Gandhinagar 2nd Street is a 1986 Indian Malayalam-language comedy drama film directed by Sathyan Anthikad and written by Sreenivasan from a story by Anthikad. It stars Mohanlal in the lead role, with Karthika, Seema, Sreenivasan, Thilakan, Innocent, Sukumari and K. P. A. C. Lalitha in supporting roles. The film also has Mammootty in a Cameo appearance. The music was composed by Shyam. The film was remade in Telugu as Gandhinagar Rendava Veedhi (1987) and in Tamil as Annanagar Mudhal Theru (1988).

==Plot==

Madhavan is trying to get a job for his unemployed friend Sethu. When a spate of robberies takes place in a middle-class neighbourhood, Madhavan has Sethu pose as Ram Singh, a Nepali émigré, to fulfil the residents' need for a Gorkha security guard. He befriends Nirmala, a preschool teacher. Meanwhile, a police officer and his daughter, Maya, move into the neighbourhood, bringing back memories from the past for Sethu.

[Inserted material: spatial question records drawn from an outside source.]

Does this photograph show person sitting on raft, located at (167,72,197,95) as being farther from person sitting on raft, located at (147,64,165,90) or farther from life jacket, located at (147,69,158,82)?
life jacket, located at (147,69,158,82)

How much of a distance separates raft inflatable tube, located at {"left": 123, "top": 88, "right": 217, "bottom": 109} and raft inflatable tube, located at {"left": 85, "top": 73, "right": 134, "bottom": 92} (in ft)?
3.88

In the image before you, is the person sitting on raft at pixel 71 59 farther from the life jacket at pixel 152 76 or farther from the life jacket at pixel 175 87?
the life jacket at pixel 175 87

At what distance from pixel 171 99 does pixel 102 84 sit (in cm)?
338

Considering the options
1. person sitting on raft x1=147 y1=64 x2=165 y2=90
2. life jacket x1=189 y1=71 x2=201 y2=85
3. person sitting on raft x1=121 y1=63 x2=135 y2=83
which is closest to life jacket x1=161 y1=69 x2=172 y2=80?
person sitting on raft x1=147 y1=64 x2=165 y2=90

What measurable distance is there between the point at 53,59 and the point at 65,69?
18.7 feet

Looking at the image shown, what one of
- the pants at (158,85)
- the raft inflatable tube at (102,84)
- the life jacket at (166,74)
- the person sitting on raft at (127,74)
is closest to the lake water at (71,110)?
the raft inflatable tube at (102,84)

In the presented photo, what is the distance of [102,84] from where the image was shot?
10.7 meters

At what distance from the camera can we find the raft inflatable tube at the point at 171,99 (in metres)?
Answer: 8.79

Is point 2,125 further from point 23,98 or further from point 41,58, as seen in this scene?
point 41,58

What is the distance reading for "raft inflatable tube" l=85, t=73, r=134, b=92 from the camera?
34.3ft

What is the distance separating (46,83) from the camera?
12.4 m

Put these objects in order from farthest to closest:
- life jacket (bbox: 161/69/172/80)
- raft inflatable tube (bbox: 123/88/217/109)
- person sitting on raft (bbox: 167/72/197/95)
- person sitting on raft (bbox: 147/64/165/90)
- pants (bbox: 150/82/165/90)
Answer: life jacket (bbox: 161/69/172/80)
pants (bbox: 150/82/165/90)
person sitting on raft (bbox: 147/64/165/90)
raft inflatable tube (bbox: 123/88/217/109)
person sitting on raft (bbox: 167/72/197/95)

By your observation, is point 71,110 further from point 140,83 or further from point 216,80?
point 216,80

Three years before, Sethu and Maya were friends and later they fell in love with each other. But, they separated due to some misunderstandings. Sethu apologies to Maya, but Maya does not reciprocate. Nirmala also finds the real identity of Sethu and his relationship with Maya. Tomy, a neighbour, misbehaves with Maya and Sethu beats him.

The colony's residents turns against Ram Singh after the incident and suspects that Nirmala has an affair with him. Nirmala's husband Balachandran returns from Dubai and the colony's residents gossip about the relationship between Sethu and Nirmala. Balachandran dismisses the rumors as false and says that he trusts his wife and that his wife has send letters about Sethu. Balachandran visit Maya's father and learns that she is actually a widow. Balachandran has also arranged a job for Sethu abroad and when he is returning he will also take Sethu to Dubai. The movie ends with Maya and Sethu uniting.

==Cast==

- Mohanlal as Sethu / Ram Singh
- Karthika as Maya. Sethu's ex-girlfriend later girlfriend
- Seema as Nirmala, the nursery school teacher and Balachandran's wife
- Sreenivasan as Madhavan, Sethu's friend
- Thilakan as Maya's father, a brash policeman
- Sukumari as Mrs. Varkey, Colony Secretary and Tomy's mother
- C. I. Paul as Varkey. Tomy's brash father
- K. P. A. C. Lalitha as Bharathi
- Sankaradi as Kuttichan
- Innocent as Azeez, Police Constable
- Santhakumari as Madhavan's mother
- Janardhanan
- Ashokan as Tomy, a flirtatious young man who likes to woo girls he meets.
- Mamukkoya
- Augustine
- Mammootty as Balachandran, Nirmala's husband (Cameo appearance)

- Neena Kurup

==Soundtrack==
The music was composed by Shyam and the lyrics were written by Bichu Thirumala.

| No. | Song | Singers | Lyrics | Length |
|---|---|---|---|---|
| 1 | "Ormayil Oru Sisiram" | Unni Menon | Bichu Thirumala |  |
| 2 | "Thudarkkinaakkalil" | K. J. Yesudas, K. S. Chithra | Bichu Thirumala |  |

==Remakes==
The film was remade in Telugu as Gandhinagar Rendava Veedhi (1987) directed by P. N. Ramachandra Rao and starring Rajendra Prasad, and in Tamil as Annanagar Mudhal Theru (1988) directed by Balu Anand and starring Sathyaraj.